British serial killer
Kenneth Erskine was a sexual psychopath who became known as the 'Stockwell Strangler' after going on a brief murder spree at Stockwell in south-west London in the summer of 1987, during which he was responsible for the death of seven individuals.
Abandoned by his parents at a young age, Kenneth Erskine spent much of his early life in a variety of care homes and special schools, after which he embarked on a reasonably successful career as a house burglar. His preferred targets appear to have been the homes of elderly and in Erskine's case, burglary seems to have led very naturally to murder. He first struck on the 7th April 1987 when the body of a retired schoolteacher named Eileen Emms (78) was found strangled to death in her home. In the following June there were three more murders, Janet Cockett (67), Valentine Gleim (84) and Zbigniew Stabrawa (94), followed by the further murders of William Carmen (82), William Downes (74) and Florence Tisdall (80) in July.
It was clear to the police that all these attacks were the work of one man. There were no signs of forced entry, with every indication that the intruder had gained access through an unsecured window. In each case it appeared that the killer had knelt on the victim's chests, and then placed his left hand over their mouths whilst he used his right hand to grip their throats and strangle them to death. In addition four of the victims had been buggered, although there was some uncertainty as to whether this had taken place before or after death.

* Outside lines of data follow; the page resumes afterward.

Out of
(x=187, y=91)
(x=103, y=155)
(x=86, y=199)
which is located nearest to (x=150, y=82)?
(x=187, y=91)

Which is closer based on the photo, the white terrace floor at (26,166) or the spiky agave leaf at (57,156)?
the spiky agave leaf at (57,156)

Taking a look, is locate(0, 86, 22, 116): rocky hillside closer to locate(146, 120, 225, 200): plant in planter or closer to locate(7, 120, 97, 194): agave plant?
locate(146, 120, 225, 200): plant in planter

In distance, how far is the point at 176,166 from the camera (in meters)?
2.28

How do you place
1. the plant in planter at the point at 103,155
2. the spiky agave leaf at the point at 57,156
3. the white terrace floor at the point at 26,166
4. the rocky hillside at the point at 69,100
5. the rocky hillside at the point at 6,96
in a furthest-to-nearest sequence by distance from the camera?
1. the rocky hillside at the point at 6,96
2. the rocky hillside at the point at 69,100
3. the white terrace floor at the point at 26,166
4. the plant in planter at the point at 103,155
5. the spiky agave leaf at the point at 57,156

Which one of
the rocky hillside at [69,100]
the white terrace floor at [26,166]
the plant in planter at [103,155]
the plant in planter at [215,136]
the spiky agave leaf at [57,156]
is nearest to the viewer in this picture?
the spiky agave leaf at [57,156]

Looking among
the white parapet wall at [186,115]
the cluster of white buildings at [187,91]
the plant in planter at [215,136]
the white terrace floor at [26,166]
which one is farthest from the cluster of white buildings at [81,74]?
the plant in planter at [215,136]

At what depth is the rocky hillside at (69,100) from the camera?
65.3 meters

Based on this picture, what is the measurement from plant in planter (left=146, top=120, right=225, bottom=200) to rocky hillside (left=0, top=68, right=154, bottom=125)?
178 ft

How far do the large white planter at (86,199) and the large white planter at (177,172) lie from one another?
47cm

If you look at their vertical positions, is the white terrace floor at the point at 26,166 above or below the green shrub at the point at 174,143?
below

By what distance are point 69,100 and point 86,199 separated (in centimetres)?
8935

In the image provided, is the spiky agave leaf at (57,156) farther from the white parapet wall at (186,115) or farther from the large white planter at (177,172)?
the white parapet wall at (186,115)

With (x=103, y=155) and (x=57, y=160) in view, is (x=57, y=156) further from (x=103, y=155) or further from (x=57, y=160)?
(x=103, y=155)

Fortunately the police had some very clear evidence pointing towards the identity of the perpetrator; at the Cockett murder scene fingerprints had been found on a plantpot, whilst a palm print had been identified on the wall of the kitchen at the home of William Downes. They also had the testimony of one Frederick Prentice (73) who, in the early hours of the morning of the 27th June, woke in bed and realised there was an intruder in his bedroom. He was then attacked and was in the process of being strangled to death, when he managed to get one hand free to press the alarm button at the side of his bed. The intruder promptly fled the scene and Prentice was able to provide police with a description of his assailant.
Since Erskine had prior convictions for burglary these prints where soon identified as being his and he was arrested on the 28th July 1987. When he appeared to sign on at the Social Security office where he was claiming benefit. At an identity parade he was readily recognised by Frederick Prentice, and was duly charged with seven counts of murder and one of attempted murder. It also seems that at the time police believed that he was responsible for another four murders, but that there was insufficient evidence to sustain a charge against him. Nevertheless they have regarded these four cases as closed.
Erskine's trial began at the Old Bailey on the 12th January 1988 where Erskine pleaded not guilty to all charges, claiming that "I don't remember killing anyone. I could have done it without knowing it. I am not sure if I did it." The jury however suffered from no such doubts and found him guilty on all counts. He was sentenced to life imprisonment for each of the seven murders with a further twelve year sentence for the attempted murder, with a recommendation that he serve a minimum term of forty years, the longest minimum period of detention ever recommended by a judge. He was subsequently judged to have had the mental age of eleven and sufficiently insane to be transferred to Broadmoor Hospital, where he remains to this day.
Since entering Broadmoor Kenneth Erskine has become a born-again Christian and his name has occasionally entered the news. In March 1996 it was reported that he had helped to save the life of Peter Sutcliffe, the Yorkshire Ripper, when, together with fellow inmate Jamie Devitt, he intervened to prevent a third inmate Paul Wilson from throttling Sutcliffe with the flex from a pair of stereo headphones, whilst in early 1998 the Daily Mirror reported that he had been injured by a home-made flamethrower wielded by another inmate during New Year celebrations at the hospital.
Kenneth Erskine is believed to be one of the twenty-three prisoners currently service life sentences in England and Wales who are regarded by the Home Office as serving a whole life tariff i.e. it is not intended that he should ever be released.